• Material provided

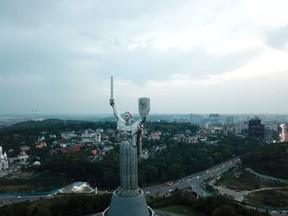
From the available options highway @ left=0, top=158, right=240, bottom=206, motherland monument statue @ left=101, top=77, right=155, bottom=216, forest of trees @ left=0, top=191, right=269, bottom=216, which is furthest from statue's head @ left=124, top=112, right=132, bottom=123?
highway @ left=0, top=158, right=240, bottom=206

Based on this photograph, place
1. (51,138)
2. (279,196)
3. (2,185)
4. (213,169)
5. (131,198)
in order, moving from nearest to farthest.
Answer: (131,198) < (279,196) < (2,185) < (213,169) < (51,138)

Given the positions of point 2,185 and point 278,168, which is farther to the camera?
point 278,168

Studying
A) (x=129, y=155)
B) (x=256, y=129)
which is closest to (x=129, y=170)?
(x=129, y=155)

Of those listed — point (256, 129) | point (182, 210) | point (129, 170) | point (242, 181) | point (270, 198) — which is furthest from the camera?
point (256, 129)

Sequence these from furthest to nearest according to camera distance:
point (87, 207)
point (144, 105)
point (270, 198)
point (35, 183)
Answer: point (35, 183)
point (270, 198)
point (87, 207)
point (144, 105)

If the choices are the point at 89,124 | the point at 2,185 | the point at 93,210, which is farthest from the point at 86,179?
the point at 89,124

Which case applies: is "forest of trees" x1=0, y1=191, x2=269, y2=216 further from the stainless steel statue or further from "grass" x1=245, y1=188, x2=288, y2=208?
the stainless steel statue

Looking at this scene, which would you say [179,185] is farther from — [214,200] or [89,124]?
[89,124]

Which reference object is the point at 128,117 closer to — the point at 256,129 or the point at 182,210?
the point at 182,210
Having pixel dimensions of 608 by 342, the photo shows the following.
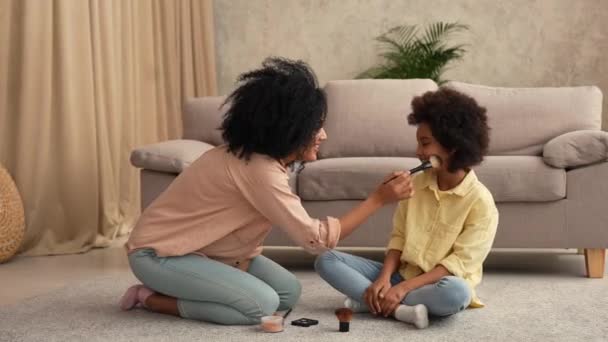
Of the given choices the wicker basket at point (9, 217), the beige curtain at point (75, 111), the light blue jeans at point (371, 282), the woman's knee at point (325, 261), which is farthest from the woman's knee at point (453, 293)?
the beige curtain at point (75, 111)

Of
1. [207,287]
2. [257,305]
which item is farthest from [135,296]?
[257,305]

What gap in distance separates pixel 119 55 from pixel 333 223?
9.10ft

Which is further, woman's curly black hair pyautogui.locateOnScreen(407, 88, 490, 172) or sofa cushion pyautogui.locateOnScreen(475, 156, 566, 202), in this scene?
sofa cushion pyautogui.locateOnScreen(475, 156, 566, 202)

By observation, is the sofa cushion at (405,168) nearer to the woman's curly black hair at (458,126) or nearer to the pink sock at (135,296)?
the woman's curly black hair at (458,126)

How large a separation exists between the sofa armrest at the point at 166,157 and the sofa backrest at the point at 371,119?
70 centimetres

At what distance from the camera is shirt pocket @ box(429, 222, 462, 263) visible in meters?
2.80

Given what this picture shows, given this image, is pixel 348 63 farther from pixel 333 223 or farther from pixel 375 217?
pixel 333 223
...
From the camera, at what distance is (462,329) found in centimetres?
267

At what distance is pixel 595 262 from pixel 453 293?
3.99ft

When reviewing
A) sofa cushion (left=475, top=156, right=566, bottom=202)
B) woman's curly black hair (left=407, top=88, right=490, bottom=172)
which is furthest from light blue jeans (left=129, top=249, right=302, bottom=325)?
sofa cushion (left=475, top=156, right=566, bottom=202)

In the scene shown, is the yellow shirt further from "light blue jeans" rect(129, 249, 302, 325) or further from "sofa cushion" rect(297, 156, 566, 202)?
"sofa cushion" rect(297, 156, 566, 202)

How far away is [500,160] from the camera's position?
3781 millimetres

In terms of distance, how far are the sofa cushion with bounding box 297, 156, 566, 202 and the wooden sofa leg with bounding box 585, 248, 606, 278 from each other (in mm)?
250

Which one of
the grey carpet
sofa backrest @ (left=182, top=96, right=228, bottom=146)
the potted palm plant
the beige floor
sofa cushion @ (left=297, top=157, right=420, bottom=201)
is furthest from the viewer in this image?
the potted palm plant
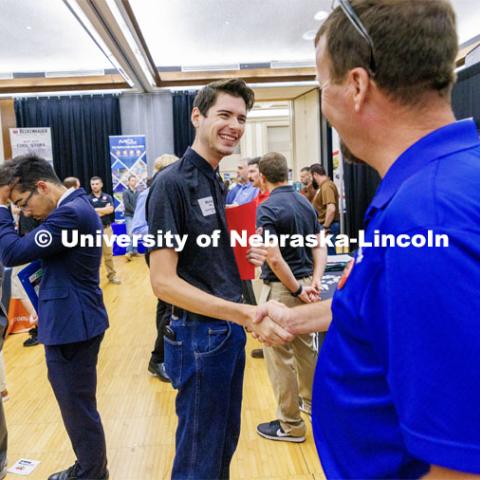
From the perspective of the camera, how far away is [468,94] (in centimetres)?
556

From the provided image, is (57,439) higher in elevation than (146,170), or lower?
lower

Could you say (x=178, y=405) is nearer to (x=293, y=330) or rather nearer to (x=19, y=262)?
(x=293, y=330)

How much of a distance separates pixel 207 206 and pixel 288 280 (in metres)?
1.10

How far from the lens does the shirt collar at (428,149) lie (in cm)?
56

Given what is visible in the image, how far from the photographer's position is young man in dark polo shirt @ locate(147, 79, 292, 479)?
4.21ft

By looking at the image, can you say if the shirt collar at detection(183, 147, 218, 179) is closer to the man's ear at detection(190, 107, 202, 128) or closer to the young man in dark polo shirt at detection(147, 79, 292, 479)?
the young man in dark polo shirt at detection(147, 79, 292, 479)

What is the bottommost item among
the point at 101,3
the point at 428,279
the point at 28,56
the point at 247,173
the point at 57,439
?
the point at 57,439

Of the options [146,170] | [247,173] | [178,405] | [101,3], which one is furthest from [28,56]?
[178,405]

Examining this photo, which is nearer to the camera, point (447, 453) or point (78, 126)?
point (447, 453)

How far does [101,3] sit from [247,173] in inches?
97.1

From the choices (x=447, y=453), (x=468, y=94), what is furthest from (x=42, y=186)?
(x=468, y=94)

• Exercise prompt
Select every line in the entries above that contains the string "backrest", matching case exactly.

• Answer to the problem
How large a separation exists between the sofa armrest at the point at 166,157 and the sofa backrest at the point at 371,119?
sofa backrest @ (left=182, top=96, right=228, bottom=146)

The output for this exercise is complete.